De pequeño, las niñeras que tuvimos me formaron en la creencia de que los hombres no lloran y crecí convencido de que el llanto debilitaba. Pero ahora, al ver a mi hija educar a mi nieta, me doy cuenta de lo necesario que es soltar esas lágrimas que no he dejado brotar en más de seis décadas. 

Mi hija, al igual que mi nieta, no temen expresar sus emociones a través del llanto. Ambas me enseñan con sus actos que debo liberarme, ser valiente y permitir que las emociones fluyan; porque el llorar, como el amor, es parte esencial de la vida y nada de lo que avergonzarse, sino una manera de ser más auténticos. Cuando su hija llora, ella la acompaña y no la juzga, sabiendo que ese llanto es su forma de liberar lo que siente.

Y, a pesar de lo que opinen los machirulos, llorar es una necesidad emocional vital, tan necesaria como respirar, tiene efecto calmante y alivia el estrés. Se puede llorar como reacción a la tristeza o como expresión de alegría.
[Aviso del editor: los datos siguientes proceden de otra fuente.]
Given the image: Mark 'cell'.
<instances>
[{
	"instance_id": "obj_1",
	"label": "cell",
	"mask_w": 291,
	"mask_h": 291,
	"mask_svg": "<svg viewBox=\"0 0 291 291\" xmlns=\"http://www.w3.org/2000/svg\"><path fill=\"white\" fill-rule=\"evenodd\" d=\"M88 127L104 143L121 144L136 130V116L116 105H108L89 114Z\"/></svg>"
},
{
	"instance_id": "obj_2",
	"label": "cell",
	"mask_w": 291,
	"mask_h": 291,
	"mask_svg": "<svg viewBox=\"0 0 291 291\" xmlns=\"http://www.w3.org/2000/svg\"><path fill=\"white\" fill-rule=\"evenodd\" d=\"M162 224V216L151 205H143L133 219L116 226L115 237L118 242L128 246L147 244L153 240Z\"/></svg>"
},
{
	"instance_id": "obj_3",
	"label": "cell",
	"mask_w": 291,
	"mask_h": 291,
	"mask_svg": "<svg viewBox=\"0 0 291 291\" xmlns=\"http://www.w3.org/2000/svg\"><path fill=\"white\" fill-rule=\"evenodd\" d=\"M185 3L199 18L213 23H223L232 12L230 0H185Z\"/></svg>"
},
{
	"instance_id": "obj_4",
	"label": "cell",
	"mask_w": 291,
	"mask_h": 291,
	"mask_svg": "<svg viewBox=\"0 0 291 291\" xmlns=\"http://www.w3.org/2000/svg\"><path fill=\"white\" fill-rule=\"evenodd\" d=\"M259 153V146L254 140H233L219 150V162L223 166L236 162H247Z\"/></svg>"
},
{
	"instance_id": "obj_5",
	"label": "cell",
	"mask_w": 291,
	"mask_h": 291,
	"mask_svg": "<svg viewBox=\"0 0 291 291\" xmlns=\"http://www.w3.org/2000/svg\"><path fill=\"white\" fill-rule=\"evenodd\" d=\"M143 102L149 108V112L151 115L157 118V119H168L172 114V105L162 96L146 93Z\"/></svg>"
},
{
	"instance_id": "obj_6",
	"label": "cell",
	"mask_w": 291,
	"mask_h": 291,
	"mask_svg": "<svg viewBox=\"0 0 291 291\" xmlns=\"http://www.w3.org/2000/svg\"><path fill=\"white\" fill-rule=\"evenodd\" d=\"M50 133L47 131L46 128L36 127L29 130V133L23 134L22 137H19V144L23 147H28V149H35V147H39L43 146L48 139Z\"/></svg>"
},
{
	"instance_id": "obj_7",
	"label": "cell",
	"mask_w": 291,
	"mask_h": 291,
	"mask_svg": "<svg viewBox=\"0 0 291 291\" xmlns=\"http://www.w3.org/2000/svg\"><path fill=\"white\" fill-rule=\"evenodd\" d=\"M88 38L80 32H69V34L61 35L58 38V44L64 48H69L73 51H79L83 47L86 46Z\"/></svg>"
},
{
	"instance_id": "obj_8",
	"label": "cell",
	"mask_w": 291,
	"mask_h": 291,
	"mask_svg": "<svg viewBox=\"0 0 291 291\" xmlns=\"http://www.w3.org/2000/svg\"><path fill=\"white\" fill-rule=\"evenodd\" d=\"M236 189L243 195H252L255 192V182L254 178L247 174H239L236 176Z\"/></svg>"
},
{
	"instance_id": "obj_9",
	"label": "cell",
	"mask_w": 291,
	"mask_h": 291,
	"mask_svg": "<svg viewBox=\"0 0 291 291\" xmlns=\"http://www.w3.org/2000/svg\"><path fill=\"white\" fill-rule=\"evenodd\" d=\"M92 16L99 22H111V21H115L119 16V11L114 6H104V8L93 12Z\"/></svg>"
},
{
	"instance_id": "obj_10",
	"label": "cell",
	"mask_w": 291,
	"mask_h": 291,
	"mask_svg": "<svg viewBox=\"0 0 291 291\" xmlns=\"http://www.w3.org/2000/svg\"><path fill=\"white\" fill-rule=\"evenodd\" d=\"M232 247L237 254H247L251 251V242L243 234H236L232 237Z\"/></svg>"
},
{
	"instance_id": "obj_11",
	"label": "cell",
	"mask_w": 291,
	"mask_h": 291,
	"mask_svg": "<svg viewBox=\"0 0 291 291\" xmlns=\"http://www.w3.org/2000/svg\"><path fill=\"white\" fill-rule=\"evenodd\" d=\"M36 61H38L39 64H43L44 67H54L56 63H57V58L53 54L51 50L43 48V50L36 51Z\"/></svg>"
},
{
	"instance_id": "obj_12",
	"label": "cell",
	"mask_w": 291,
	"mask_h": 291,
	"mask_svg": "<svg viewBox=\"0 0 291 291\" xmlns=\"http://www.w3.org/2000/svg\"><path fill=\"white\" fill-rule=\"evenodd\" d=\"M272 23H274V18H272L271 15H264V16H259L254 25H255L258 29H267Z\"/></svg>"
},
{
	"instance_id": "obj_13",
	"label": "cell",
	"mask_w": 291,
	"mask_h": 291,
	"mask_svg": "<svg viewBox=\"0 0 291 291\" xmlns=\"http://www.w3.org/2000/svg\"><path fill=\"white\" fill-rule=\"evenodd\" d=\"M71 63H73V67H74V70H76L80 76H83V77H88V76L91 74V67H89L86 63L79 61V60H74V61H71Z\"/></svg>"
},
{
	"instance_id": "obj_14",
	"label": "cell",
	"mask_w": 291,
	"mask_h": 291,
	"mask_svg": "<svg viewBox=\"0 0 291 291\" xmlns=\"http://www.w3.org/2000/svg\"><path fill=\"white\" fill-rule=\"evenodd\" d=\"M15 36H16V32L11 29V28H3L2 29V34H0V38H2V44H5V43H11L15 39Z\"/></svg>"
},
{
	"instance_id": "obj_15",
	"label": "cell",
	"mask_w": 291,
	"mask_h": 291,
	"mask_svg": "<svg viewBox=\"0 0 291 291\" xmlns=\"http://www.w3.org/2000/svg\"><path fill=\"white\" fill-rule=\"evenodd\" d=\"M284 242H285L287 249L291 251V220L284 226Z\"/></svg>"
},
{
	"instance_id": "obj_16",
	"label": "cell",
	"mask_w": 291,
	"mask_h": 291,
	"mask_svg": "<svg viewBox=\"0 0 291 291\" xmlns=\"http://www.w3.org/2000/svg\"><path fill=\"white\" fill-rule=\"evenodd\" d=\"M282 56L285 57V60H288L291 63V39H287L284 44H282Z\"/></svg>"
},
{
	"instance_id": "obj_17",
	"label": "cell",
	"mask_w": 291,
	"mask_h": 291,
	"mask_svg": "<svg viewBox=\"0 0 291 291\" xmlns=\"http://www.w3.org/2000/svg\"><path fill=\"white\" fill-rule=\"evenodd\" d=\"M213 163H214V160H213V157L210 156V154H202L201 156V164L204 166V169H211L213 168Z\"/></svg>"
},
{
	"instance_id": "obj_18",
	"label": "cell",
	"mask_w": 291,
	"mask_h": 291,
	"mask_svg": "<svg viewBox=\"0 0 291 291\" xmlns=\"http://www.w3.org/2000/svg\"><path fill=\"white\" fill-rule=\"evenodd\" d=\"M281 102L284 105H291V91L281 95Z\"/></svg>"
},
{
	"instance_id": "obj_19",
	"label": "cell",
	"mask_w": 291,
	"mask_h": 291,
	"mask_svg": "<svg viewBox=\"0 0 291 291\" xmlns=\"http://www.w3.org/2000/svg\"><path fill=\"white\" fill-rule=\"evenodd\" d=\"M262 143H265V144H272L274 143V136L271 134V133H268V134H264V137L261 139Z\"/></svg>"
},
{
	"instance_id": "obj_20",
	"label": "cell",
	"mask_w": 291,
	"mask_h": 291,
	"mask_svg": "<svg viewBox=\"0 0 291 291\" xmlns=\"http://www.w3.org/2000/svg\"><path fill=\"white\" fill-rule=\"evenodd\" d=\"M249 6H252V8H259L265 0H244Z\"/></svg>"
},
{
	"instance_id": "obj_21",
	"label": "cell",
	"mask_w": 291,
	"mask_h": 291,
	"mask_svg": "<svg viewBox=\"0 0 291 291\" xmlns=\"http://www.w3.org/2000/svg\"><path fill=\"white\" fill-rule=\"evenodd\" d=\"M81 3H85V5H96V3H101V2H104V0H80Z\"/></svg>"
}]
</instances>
Yo, sensible y empático, racionalmente lo comprendo, pero no lo logro, aunque lo necesite. Lo cincelado en mi cerebro infantil, me bloquea y, si alguna vez lloro es un instante. No me desahogo. Ahora, gracias a mi hija y nieta trato de reconstruirme y asimilar que llorar no es un signo de debilidad, sino de valentía y que reprimirlo puede generar sufrimiento emocional que puede llevar a la depresión.

A partir de ahora, si ves a alguien llorar, basta de decir aquello de “no llores”. Dile en cambio: “Llora cuanto necesites, te vendrá bien. Aquí tienes mi hombro. Siempre estaré contigo”.